# grassy plants...



## jah maan (Jan 20, 2004)

im planing on designing a 150gallon planted tanks for my piranhas currenly i use java moss to cover up my substrate ... (cause i dont want anything being bare) does anyone have an idea of what other species of grassy plants should be used ?

thanks.


----------



## Husky_Jim (May 26, 2003)

You can also use "Ophiopogon Minima" which is a 'grass' type plant who have minimum light requirements.

Here are some pics of it:

pic 1:

Jim


----------



## Husky_Jim (May 26, 2003)

Pic 2:

Jim


----------



## rbP NUT (Dec 2, 2003)

husky jim! doesnt that die on you mate? i dont have much luck with those


----------



## BanditBrother (Nov 8, 2003)

I tried them but they got eaten!!!


----------



## Judazzz (Jan 13, 2003)

Looking for grassy plants?

Try vallisneria: they come in lots of shapes, colors and sizes, but are quite harddy (as long as they have enough light), and are very useful to create some shaded area's in your tank.

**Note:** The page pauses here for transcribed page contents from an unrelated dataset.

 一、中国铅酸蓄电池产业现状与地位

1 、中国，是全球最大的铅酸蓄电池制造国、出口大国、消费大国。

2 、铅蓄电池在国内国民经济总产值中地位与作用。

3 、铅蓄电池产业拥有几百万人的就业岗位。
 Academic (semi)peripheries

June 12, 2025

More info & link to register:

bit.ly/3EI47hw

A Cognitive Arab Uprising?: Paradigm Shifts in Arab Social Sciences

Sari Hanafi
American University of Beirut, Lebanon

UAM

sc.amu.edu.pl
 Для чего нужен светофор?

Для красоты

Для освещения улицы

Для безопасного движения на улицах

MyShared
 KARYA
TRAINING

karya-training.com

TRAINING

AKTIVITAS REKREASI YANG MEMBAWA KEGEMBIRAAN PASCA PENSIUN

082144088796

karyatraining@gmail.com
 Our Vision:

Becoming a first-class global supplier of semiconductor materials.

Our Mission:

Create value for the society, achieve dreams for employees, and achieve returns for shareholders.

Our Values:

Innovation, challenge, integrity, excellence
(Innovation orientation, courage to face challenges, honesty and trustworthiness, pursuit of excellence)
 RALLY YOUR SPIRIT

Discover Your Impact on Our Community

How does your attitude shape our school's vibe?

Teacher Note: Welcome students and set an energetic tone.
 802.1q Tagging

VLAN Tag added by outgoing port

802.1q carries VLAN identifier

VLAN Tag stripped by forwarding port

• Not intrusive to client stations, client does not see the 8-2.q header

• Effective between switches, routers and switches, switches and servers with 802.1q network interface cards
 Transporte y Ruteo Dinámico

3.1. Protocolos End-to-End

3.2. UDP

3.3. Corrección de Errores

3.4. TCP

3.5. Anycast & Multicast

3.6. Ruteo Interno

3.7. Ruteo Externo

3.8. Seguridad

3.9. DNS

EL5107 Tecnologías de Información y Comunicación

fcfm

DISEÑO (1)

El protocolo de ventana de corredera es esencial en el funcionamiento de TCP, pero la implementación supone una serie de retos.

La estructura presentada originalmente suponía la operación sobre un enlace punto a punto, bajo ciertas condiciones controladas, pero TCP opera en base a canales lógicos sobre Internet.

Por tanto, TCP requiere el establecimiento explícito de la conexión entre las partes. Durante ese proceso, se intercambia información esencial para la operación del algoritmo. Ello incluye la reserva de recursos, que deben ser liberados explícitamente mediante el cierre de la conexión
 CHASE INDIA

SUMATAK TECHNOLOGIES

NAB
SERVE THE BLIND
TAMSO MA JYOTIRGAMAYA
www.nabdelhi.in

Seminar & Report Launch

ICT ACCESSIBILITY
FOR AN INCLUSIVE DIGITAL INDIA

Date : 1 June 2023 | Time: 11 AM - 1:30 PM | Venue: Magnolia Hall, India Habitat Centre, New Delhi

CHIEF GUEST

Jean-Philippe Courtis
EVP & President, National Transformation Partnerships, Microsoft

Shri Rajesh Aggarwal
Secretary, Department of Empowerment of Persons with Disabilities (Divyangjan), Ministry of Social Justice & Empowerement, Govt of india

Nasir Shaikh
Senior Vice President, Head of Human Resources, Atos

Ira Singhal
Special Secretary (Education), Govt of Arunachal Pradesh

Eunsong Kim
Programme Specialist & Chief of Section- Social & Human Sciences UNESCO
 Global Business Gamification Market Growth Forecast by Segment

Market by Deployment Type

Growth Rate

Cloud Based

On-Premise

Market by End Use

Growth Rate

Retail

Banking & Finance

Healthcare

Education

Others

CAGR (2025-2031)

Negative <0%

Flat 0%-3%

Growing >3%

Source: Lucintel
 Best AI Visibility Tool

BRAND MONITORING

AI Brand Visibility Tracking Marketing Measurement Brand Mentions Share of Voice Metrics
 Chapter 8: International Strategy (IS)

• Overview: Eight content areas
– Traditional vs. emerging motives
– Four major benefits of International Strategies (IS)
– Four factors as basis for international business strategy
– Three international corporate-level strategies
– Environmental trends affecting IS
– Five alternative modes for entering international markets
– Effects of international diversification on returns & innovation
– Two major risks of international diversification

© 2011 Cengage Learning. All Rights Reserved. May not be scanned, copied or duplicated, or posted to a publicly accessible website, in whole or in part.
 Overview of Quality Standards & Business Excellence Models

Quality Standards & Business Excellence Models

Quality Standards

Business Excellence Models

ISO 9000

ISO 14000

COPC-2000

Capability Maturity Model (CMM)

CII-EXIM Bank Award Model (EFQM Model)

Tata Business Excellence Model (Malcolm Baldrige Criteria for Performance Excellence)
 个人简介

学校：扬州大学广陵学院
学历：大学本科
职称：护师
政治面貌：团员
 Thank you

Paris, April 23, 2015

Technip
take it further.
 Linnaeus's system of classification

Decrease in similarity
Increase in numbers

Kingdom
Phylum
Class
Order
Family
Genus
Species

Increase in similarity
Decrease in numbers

Some random pics I found on the net (not my own!):




























And check this for tons more pics


----------



## jah maan (Jan 20, 2004)

oh nice nice here is a pic by one of takashi amano's creation im having problems tho in identifying the grass that he uses any clue ?....


----------



## BanditBrother (Nov 8, 2003)

Dunno but it looks cool!! Would be a pain in the arse me thinks when it comes tcleaning with the mess Ps make!!


----------



## Husky_Jim (May 26, 2003)

*jah maan:* I believe that hose are "Lilaeopsis" and if so it is a very difficult plant which requires a lot of light!

*rbP NUT:* It's not that difficult keeping the specified spiecie...

Jim


----------



## Black-Phoenix (Oct 21, 2003)

thats an awesome tank but I imagin its hell to clean. I really cant say enough about the differnt types of java ferns. But a lot of people are snobs :laugh:


----------



## jah maan (Jan 20, 2004)

husky_jim said:


> "Lilaeopsis" and if so it is a very difficult plant which requires a lot of light!


 hey man if you say difficult are you refering to the ammout of light or is there more to it ??


----------



## Husky_Jim (May 26, 2003)

jah maan said:


> husky_jim said:
> 
> 
> > "Lilaeopsis" and if so it is a very difficult plant which requires a lot of light!
> ...


 Yes i meant the Amount of light!!!!









Jim


----------



## jah maan (Jan 20, 2004)

husky_jim said:


> Yes i meant the Amount of light!!!!


 in that case that wouldnt be too hard to do i guess.... heh


----------